--- REQUEST ---
Identify the line in which "How far from the green" appears, then reproduce that line and all remaining lines of the records word for word.

--- Begin ---

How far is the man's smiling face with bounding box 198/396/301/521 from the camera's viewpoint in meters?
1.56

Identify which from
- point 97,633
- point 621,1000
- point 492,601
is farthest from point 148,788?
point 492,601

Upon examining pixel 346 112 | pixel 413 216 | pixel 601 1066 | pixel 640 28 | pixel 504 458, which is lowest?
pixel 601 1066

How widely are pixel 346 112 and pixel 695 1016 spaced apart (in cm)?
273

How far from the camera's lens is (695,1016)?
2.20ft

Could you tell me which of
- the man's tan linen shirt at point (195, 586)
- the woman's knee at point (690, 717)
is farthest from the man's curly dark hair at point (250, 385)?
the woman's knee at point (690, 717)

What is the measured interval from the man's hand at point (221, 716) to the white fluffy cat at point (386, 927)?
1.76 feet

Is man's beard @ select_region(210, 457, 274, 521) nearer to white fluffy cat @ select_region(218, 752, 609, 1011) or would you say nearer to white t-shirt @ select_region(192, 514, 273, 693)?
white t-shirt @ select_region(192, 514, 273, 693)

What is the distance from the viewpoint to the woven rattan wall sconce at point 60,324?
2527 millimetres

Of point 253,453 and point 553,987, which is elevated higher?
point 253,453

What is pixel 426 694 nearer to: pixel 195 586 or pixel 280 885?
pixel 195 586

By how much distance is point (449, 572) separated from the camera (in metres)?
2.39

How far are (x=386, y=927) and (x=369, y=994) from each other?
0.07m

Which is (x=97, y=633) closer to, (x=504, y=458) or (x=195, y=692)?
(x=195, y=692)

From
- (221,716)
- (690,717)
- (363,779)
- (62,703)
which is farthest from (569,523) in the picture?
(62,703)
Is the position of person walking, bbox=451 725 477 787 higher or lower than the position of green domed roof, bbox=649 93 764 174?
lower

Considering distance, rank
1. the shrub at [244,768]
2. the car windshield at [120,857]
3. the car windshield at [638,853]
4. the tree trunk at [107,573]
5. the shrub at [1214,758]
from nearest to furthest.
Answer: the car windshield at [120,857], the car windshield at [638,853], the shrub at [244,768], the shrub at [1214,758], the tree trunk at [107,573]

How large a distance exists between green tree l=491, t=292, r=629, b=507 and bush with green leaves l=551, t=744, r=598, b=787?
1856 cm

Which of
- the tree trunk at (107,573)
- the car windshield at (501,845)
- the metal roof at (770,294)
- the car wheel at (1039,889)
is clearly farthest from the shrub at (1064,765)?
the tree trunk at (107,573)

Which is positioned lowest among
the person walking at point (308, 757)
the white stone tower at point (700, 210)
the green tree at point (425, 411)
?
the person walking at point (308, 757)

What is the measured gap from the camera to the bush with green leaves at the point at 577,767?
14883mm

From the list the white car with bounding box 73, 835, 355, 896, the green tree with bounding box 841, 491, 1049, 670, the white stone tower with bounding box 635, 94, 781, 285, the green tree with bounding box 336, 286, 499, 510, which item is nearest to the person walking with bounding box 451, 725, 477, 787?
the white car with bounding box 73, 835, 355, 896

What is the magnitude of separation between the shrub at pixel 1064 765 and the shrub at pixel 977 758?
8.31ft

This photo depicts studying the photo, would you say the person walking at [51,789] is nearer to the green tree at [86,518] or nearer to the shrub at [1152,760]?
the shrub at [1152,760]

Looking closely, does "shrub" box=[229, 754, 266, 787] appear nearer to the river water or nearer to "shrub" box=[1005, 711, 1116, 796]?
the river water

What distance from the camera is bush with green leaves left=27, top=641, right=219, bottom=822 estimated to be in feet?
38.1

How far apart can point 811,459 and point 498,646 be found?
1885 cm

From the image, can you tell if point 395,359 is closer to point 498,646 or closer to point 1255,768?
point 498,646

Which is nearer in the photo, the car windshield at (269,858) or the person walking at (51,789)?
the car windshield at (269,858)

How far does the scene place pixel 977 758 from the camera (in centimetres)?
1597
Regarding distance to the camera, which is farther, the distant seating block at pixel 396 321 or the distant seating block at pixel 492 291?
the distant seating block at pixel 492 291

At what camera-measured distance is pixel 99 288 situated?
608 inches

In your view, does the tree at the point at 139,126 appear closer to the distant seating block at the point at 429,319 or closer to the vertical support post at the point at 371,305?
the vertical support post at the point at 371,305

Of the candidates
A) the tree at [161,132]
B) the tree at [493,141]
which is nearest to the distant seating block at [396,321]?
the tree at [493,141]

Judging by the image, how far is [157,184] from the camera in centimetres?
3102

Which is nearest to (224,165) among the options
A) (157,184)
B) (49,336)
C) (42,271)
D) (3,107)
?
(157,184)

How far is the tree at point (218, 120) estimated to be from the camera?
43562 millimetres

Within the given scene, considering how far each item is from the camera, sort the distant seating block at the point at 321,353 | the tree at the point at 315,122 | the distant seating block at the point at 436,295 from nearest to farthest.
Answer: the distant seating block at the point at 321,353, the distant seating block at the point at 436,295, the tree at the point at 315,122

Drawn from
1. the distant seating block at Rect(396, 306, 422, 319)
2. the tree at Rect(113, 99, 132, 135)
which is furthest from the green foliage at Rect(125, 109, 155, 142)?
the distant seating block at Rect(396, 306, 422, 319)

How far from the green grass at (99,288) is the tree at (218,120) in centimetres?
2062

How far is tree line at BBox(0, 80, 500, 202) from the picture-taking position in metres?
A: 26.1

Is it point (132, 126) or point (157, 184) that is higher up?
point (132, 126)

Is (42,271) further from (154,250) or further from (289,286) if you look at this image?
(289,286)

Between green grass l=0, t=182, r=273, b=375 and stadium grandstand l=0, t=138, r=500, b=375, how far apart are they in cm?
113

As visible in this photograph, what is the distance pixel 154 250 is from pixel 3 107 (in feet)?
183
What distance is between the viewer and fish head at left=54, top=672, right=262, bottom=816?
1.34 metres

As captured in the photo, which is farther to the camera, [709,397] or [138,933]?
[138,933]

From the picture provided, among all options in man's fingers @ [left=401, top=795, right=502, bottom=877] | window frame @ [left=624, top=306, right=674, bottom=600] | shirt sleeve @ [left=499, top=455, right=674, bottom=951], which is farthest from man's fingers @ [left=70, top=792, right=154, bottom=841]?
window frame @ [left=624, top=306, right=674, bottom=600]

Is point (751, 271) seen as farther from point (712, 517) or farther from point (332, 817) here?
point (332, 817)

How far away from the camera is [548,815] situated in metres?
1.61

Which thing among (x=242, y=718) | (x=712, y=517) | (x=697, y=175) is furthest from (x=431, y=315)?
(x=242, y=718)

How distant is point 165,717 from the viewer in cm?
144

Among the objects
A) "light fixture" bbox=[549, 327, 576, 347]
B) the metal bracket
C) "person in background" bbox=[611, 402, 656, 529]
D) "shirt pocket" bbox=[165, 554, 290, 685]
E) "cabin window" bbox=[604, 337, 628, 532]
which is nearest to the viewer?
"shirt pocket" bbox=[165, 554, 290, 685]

--- End ---

--- FINAL ANSWER ---
How far from the green grass at (99,288) is the tree at (218,120) in centimetres?
2062

How far is tree line at BBox(0, 80, 500, 202) from the picture-taking position in metres?
A: 26.1

Is it point (132, 126) or point (157, 184) that is higher up?
point (132, 126)

Is (42,271) further from (154,250) or further from (289,286) if you look at this image?
(289,286)

Between green grass l=0, t=182, r=273, b=375 and stadium grandstand l=0, t=138, r=500, b=375, how far apart are they in cm?
113

As visible in this photograph, what is the distance pixel 154 250 is from pixel 3 107 (in feet)?
183
What distance is between the viewer and fish head at left=54, top=672, right=262, bottom=816?
1.34 metres

As captured in the photo, which is farther to the camera, [709,397] or [138,933]?
[138,933]

From the picture provided, among all options in man's fingers @ [left=401, top=795, right=502, bottom=877] | window frame @ [left=624, top=306, right=674, bottom=600] | shirt sleeve @ [left=499, top=455, right=674, bottom=951], which is farthest from man's fingers @ [left=70, top=792, right=154, bottom=841]?
window frame @ [left=624, top=306, right=674, bottom=600]

Is point (751, 271) seen as farther from point (712, 517) or farther from point (332, 817) here?
point (332, 817)

How far away from the camera is [548,815] situated in metres?
1.61

Which thing among (x=242, y=718) | (x=712, y=517) | (x=697, y=175) is furthest from (x=431, y=315)?
(x=242, y=718)

How distant is point 165,717 from the viewer in cm?
144

Among the objects
A) "light fixture" bbox=[549, 327, 576, 347]
B) the metal bracket
C) "person in background" bbox=[611, 402, 656, 529]
D) "shirt pocket" bbox=[165, 554, 290, 685]
E) "cabin window" bbox=[604, 337, 628, 532]
which is nearest to the viewer?
"shirt pocket" bbox=[165, 554, 290, 685]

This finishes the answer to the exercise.